### Assignment
Provide the data again in its entirety, exactly as given.

### The data

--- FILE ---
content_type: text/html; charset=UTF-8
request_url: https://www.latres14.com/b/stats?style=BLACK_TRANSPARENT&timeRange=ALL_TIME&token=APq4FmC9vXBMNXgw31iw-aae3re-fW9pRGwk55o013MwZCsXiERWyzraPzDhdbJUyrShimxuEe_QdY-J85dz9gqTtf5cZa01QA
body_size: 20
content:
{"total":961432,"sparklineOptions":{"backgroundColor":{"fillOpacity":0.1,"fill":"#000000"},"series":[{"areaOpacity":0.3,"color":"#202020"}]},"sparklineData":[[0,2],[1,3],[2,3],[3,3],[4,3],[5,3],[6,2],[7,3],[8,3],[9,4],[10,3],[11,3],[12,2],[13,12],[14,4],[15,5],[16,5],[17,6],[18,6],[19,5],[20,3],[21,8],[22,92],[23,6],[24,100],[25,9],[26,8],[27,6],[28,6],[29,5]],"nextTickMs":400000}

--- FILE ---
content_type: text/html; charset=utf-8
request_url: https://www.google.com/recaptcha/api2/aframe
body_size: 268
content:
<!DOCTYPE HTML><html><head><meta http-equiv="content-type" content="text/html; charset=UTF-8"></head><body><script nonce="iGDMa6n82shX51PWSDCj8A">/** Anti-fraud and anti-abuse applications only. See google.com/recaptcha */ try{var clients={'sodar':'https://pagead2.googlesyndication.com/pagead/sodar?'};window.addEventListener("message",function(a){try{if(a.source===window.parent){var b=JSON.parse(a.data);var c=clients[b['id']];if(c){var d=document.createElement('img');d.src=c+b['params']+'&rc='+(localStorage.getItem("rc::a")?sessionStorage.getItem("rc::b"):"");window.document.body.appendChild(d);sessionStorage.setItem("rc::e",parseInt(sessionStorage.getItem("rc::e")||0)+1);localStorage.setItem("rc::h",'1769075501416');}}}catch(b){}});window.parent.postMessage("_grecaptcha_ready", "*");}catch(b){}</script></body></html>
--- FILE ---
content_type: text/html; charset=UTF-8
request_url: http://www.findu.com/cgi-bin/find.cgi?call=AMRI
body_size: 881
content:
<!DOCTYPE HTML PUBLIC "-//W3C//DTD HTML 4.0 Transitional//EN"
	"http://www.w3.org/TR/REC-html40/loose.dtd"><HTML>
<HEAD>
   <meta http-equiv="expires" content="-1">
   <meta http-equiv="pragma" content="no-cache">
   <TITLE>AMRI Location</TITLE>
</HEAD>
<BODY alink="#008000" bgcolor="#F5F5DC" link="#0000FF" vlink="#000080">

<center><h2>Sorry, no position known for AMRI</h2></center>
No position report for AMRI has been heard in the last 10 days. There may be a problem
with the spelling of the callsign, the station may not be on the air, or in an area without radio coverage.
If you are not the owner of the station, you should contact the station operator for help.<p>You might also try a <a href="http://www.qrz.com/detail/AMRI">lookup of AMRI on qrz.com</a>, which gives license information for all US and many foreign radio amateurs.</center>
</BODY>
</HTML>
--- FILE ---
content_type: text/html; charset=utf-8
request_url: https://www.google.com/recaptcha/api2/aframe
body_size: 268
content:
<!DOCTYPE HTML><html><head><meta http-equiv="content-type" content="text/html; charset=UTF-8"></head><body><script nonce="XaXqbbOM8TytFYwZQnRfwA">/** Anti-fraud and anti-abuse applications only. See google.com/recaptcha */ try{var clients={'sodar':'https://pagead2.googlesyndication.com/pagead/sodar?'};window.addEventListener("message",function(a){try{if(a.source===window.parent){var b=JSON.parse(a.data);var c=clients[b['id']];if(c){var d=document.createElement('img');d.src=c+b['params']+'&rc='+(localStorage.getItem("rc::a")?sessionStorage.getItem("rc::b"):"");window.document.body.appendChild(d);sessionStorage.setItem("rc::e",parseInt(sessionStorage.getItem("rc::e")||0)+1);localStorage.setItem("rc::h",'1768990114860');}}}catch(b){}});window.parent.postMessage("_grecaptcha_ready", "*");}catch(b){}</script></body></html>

### Result of the exercise
--- FILE ---
content_type: text/html; charset=UTF-8
request_url: https://www.latres14.com/b/stats?style=BLACK_TRANSPARENT&timeRange=ALL_TIME&token=APq4FmC9vXBMNXgw31iw-aae3re-fW9pRGwk55o013MwZCsXiERWyzraPzDhdbJUyrShimxuEe_QdY-J85dz9gqTtf5cZa01QA
body_size: 20
content:
{"total":961432,"sparklineOptions":{"backgroundColor":{"fillOpacity":0.1,"fill":"#000000"},"series":[{"areaOpacity":0.3,"color":"#202020"}]},"sparklineData":[[0,2],[1,3],[2,3],[3,3],[4,3],[5,3],[6,2],[7,3],[8,3],[9,4],[10,3],[11,3],[12,2],[13,12],[14,4],[15,5],[16,5],[17,6],[18,6],[19,5],[20,3],[21,8],[22,92],[23,6],[24,100],[25,9],[26,8],[27,6],[28,6],[29,5]],"nextTickMs":400000}

--- FILE ---
content_type: text/html; charset=utf-8
request_url: https://www.google.com/recaptcha/api2/aframe
body_size: 268
content:
<!DOCTYPE HTML><html><head><meta http-equiv="content-type" content="text/html; charset=UTF-8"></head><body><script nonce="iGDMa6n82shX51PWSDCj8A">/** Anti-fraud and anti-abuse applications only. See google.com/recaptcha */ try{var clients={'sodar':'https://pagead2.googlesyndication.com/pagead/sodar?'};window.addEventListener("message",function(a){try{if(a.source===window.parent){var b=JSON.parse(a.data);var c=clients[b['id']];if(c){var d=document.createElement('img');d.src=c+b['params']+'&rc='+(localStorage.getItem("rc::a")?sessionStorage.getItem("rc::b"):"");window.document.body.appendChild(d);sessionStorage.setItem("rc::e",parseInt(sessionStorage.getItem("rc::e")||0)+1);localStorage.setItem("rc::h",'1769075501416');}}}catch(b){}});window.parent.postMessage("_grecaptcha_ready", "*");}catch(b){}</script></body></html>
--- FILE ---
content_type: text/html; charset=UTF-8
request_url: http://www.findu.com/cgi-bin/find.cgi?call=AMRI
body_size: 881
content:
<!DOCTYPE HTML PUBLIC "-//W3C//DTD HTML 4.0 Transitional//EN"
	"http://www.w3.org/TR/REC-html40/loose.dtd"><HTML>
<HEAD>
   <meta http-equiv="expires" content="-1">
   <meta http-equiv="pragma" content="no-cache">
   <TITLE>AMRI Location</TITLE>
</HEAD>
<BODY alink="#008000" bgcolor="#F5F5DC" link="#0000FF" vlink="#000080">

<center><h2>Sorry, no position known for AMRI</h2></center>
No position report for AMRI has been heard in the last 10 days. There may be a problem
with the spelling of the callsign, the station may not be on the air, or in an area without radio coverage.
If you are not the owner of the station, you should contact the station operator for help.<p>You might also try a <a href="http://www.qrz.com/detail/AMRI">lookup of AMRI on qrz.com</a>, which gives license information for all US and many foreign radio amateurs.</center>
</BODY>
</HTML>
--- FILE ---
content_type: text/html; charset=utf-8
request_url: https://www.google.com/recaptcha/api2/aframe
body_size: 268
content:
<!DOCTYPE HTML><html><head><meta http-equiv="content-type" content="text/html; charset=UTF-8"></head><body><script nonce="XaXqbbOM8TytFYwZQnRfwA">/** Anti-fraud and anti-abuse applications only. See google.com/recaptcha */ try{var clients={'sodar':'https://pagead2.googlesyndication.com/pagead/sodar?'};window.addEventListener("message",function(a){try{if(a.source===window.parent){var b=JSON.parse(a.data);var c=clients[b['id']];if(c){var d=document.createElement('img');d.src=c+b['params']+'&rc='+(localStorage.getItem("rc::a")?sessionStorage.getItem("rc::b"):"");window.document.body.appendChild(d);sessionStorage.setItem("rc::e",parseInt(sessionStorage.getItem("rc::e")||0)+1);localStorage.setItem("rc::h",'1768990114860');}}}catch(b){}});window.parent.postMessage("_grecaptcha_ready", "*");}catch(b){}</script></body></html>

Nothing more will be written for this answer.